*** PROVIDED TEXT Section Begins ***

From my vantage point, at least, the Bush Administration clearly sensed from its earliest days an impending challenge from Beijing. So it tried to get in front of, shape, and steer China’s emerging energies.
One reason for this was that Washington faced a gathering problem with China in the mid-2000s: Beijing’s power and capacity for action were growing, yet China was, in many areas, taking a big fat free ride as a consumer of the security and stability the US was working to provide.
One way to think about this challenge is to turn Zoellick’s catchphrase on its head. The logical opposite of a “responsible stakeholder” is an “irresponsible free rider.” And since the administration had no interest whatsoever in encouraging China to be an irresponsible free rider, it made sense to encourage its logical opposite.
By late 2005, as President Bush swung into his second term, China was developing a truly global footprint for the first time since its revolutionary foreign policy of the 1960s. So Washington had every good reason to push Beijing to act as a stakeholder in the system it had joined, not continue to free ride on its benefits.

*** PROVIDED TEXT Section Ends ***

## [WHAT NEEDS TO BE DONE]
List every time expression in the passage on US policy toward China that contains a specific year or decade.

*** EXCERPTED RECORDS Section Begins ***

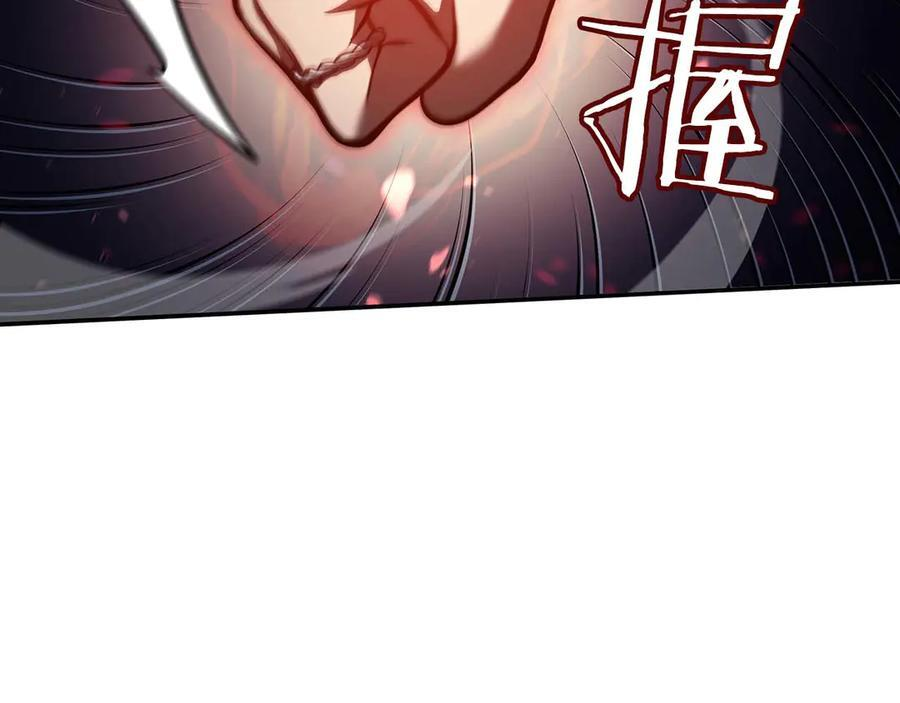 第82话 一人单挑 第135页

*** EXCERPTED RECORDS Section Ends ***
*** EXCERPTED RECORDS Section Begins ***

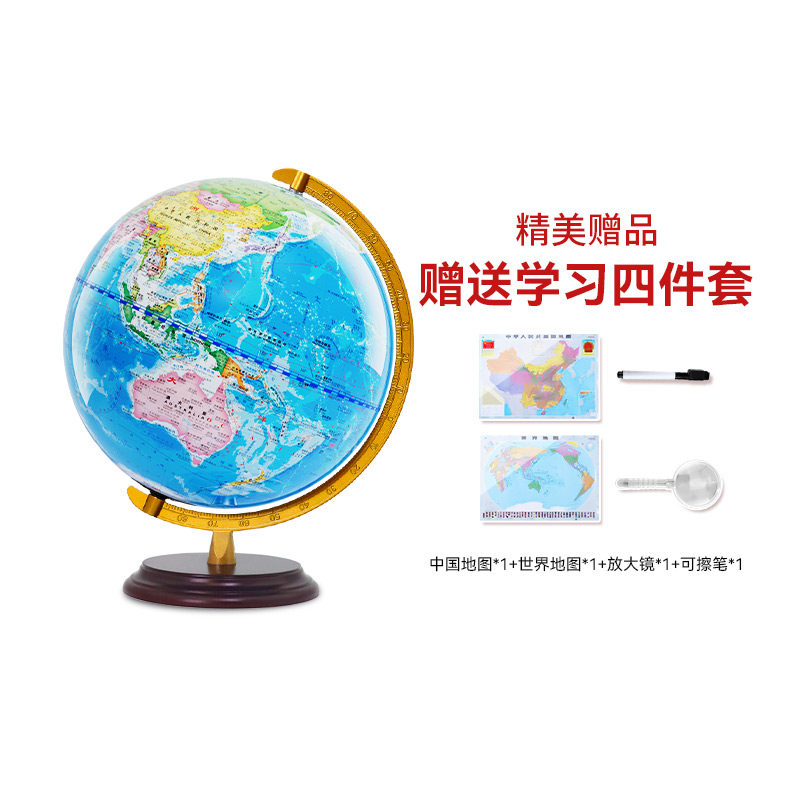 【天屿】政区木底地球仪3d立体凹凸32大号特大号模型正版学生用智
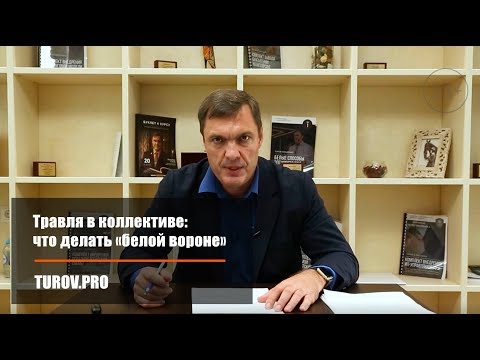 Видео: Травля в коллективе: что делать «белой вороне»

*** EXCERPTED RECORDS Section Ends ***

## [RESULT OF THIS TASK]
- the mid-2000s
- late 2005
- the 1960s